- Born: April 30, 1939 Moose Jaw, Saskatchewan, Canada
- Died: October 11, 2004 (aged 65) Toronto, Ontario, Canada
- Occupation(s): Actor, screenwriter, film producer
- Known for: Three Card Monte

= Richard Gabourie =

Canadian actor, screenwriter and film producer

Richard Gabourie (April 30, 1939 – October 11, 2004) was a Canadian actor, screenwriter and film producer, most noted for winning the Canadian Film Award for Best Actor in 1978 for Three Card Monte.

Born in Moose Jaw, Saskatchewan, Gabourie worked as a stockbroker as a young man before studying acting at Toronto's Academy of Theatre Arts. Initially cast in bit parts and commercials, he eventually decided that with the Canadian film industry still relatively limited in its output, his best chance at getting a bigger and better part was to create one for himself, and worked for three years to write and make Three Card Monte. At the Canadian Film Awards, he won the award for Best Actor and the Wendy Michener Award.
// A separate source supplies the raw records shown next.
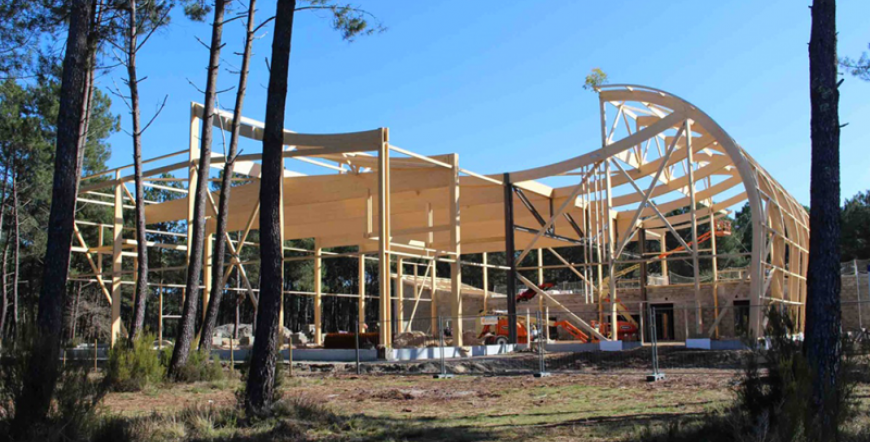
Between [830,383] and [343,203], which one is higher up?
[343,203]

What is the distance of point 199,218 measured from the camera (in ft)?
58.5

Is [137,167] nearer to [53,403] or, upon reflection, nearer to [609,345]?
[53,403]

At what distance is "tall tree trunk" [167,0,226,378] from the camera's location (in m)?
16.6

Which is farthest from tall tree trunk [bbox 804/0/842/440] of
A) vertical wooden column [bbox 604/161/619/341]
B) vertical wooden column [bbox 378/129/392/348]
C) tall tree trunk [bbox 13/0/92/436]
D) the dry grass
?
vertical wooden column [bbox 604/161/619/341]

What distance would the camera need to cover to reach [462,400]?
41.2ft

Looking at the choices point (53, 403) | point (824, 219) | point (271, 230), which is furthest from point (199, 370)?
point (824, 219)

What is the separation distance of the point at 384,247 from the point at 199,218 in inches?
220

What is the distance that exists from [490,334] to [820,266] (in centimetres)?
2246

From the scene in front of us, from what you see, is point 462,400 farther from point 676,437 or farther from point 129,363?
point 129,363

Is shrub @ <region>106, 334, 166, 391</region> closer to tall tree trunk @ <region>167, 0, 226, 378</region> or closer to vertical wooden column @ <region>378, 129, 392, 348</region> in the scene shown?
tall tree trunk @ <region>167, 0, 226, 378</region>

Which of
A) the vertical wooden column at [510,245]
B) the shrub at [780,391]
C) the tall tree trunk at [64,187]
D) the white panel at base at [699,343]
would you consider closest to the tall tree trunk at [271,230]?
the tall tree trunk at [64,187]

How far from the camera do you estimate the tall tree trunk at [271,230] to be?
9742 mm

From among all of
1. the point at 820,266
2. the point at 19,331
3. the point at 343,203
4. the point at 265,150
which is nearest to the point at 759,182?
the point at 343,203

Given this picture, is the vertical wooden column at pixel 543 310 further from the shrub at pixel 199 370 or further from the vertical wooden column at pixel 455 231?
the shrub at pixel 199 370
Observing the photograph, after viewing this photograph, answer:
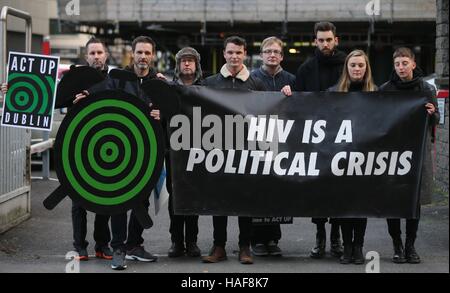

Following his award win, he wrote and starred in his second film, Title Shot, in 1979. Title Shot was more poorly received than his debut, however, and after a final supporting appearance in the 1980 film Final Assignment he concentrated thereafter on production. His credits as a producer included the television film Showbiz Goes to War, the television series The Achievers and the 1989 film Buying Time, the directorial debut of his son Mitchell.

Gabourie died on October 11, 2004, of cancer.